Scentre Group

SCG-2

March 19, 2024 FAT-AUS-1028
AUD3.28
Core
medium

SCG-2 Snapshot

Scentre Group
Latest Closing Price: AUD3.28
Scentre Group Limited manages, develops and has an ownership interest in Westfield branded shopping centers in Australia and New Zealand. The Company has a portfolio of approximately 38 Westfield shopping centers in all metropolitan cities and some regional centers. The Australian portfolio has around 11,135 retail outlets in 3.4 million square meters of retail space. The Company has an interest in nine centers with over 1,400 retail outlets in excess of 379,000 square meters of retail space. Its Westfield Chatswood is located in the affluent Northern Suburbs of Sydney, approximately 11 kilometers from the CBD. Westfield North Lakes is located 25 kilometers north of Brisbane’s CBD. Its Westfield Kotara is located six kilometers south-west of Newcastle’s CBD.
Market Capitalisation: AUD17.04b
FY1 FY2
Price to Earnings: 97.6 15.0
Dividend Yield (%): 5.1 5.3
Price to Book: 0.95 0.91
Return on Equity (%): 1.0 6.5
EV/EBITDA: 19.6 16.2

Worth Holding

Shopping mall owner Scentre Group (ASX.SCG) shares advanced and continue to trend higher after releasing robust underlying results and upbeat distribution guidance of at least 17.2 cents per stapled security in 2024, above consensus.

Turning to the charts, Scentre Group has confirmed a topside breakout from a multiyear primary downtrend which is encouraging. An advance above $3.20 at the top of the range, would confirm an inflection and raise scope for additional upside to the next resistance level at $3.80.

With that out of the way, we turn our attention to the group’s FY23 trading update:

Trading Update – FY23 Results Review

Scentre Group’s Westfield shopping centres reported record retail sales of $28.4 billion in 2023, marking a $1.7 billion increase compared to the previous year. An interesting result despite a slowdown in consumer spending, perhaps this reflects resilience in the group’s tenant categories.

The surge in sales, up by 6.4%, likely influenced by both organic growth and inflationary effects on goods sold, contributed to a 5.2% rise in funds from operations (FFO) to $1.09 billion for the fiscal year ending December. So far, full year distribution amounted to 16.6¢ per security, up 5.4%.

Increased foot traffic, up by 6.7% across Scentre’s centres, and high demand for retail space drove occupancy rates to 99.2%, up from 98.9% the previous year.  We also note a worthy improvement in leasing spreads, which went from -3.6% 12 months ago to +3.1%. This indicates a notable positive shift in the rental rates achieved on new leases compared to expiring leases within its portfolio of shopping centres and malls.

Short task 1 | Summarize the Scentre Group piece in two sentences.
The text and the records come from unrelated sources.

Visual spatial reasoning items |
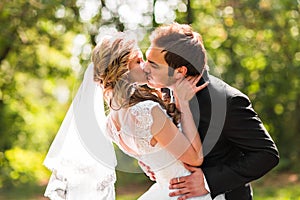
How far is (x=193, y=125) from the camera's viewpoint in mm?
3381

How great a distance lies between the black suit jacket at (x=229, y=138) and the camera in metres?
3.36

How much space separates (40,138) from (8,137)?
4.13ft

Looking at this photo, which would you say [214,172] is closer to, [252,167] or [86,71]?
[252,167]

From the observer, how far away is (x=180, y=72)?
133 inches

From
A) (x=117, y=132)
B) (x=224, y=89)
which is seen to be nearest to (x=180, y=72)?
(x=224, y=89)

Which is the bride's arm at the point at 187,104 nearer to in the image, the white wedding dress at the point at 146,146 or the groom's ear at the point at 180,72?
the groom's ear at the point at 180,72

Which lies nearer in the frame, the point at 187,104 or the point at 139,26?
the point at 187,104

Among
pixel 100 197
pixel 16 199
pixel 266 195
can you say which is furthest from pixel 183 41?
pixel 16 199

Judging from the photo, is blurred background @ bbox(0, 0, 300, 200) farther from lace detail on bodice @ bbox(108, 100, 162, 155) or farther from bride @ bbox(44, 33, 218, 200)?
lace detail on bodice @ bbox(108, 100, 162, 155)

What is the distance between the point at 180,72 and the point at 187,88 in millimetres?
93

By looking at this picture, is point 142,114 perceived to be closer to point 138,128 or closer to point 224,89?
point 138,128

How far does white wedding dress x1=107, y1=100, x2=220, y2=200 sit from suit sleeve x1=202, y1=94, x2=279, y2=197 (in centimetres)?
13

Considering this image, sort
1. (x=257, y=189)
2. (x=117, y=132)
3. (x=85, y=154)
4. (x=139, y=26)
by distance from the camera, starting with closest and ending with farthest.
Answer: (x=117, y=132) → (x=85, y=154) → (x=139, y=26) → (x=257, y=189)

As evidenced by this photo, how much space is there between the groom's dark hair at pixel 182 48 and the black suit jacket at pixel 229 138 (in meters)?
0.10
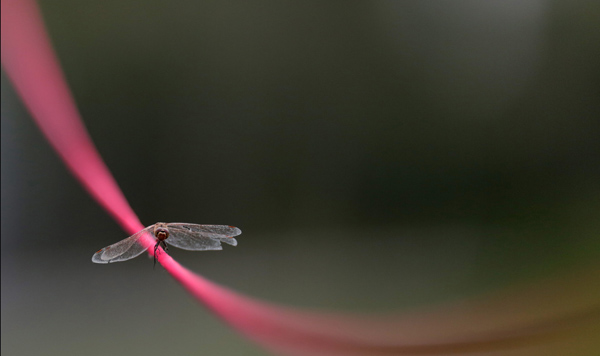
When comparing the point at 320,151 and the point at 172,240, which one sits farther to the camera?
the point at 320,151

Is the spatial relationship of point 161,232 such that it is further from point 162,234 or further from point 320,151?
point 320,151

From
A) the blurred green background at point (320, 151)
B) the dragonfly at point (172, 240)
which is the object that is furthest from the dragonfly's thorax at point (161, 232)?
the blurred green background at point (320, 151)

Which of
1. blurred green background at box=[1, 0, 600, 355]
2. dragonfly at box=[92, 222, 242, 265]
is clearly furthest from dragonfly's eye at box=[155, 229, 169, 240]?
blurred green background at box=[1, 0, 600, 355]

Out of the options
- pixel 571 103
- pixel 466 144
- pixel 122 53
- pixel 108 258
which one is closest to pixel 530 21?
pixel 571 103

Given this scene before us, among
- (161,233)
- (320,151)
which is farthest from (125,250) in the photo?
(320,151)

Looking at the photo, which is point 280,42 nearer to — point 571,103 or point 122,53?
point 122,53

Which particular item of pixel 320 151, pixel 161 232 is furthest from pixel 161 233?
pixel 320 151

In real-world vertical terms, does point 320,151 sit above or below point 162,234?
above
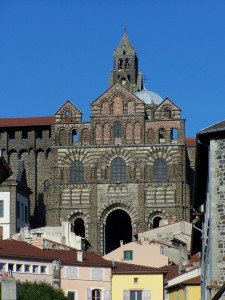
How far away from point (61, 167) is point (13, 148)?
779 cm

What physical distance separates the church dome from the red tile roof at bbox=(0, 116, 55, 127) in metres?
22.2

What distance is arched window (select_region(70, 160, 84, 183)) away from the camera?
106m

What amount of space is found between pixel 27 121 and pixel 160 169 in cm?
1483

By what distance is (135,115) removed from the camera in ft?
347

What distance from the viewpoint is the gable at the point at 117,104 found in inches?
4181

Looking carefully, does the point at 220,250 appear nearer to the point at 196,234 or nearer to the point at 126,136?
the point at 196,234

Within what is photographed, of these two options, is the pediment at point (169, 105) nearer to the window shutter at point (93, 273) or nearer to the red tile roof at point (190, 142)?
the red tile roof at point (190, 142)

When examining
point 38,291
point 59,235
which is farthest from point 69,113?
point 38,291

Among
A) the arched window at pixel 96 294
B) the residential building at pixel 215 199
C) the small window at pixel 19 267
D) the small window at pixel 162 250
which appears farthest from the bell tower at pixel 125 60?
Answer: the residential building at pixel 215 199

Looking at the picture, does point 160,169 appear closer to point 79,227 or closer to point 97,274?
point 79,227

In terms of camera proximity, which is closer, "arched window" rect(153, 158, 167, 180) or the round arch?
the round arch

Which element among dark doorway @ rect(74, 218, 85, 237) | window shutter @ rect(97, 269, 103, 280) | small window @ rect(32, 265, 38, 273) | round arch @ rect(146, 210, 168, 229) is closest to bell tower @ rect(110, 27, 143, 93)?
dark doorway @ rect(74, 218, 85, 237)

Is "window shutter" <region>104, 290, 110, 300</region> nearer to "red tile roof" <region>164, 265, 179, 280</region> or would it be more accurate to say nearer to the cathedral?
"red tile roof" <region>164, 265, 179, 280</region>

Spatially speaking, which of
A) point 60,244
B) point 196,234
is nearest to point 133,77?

Short task 2 | Please rewrite the records starting at the line that has "Spatially speaking, which of" and going through the end of the records, replacing "nearest" with "closest" and leaving everything else unchanged.

Correct result 1 | Scentre Group manages, develops and has an ownership interest in Westfield shopping centers in Australia and New Zealand, and its shares advanced after it released robust underlying results and distribution guidance of at least 17.2 cents per stapled security for 2024. In its FY23 results, its Westfield centres reported record retail sales of $28.4 billion, funds from operations rose 5.2% to $1.09 billion, and occupancy reached 99.2%.

Correct result 2 |
Spatially speaking, which of
A) point 60,244
B) point 196,234
is closest to point 133,77?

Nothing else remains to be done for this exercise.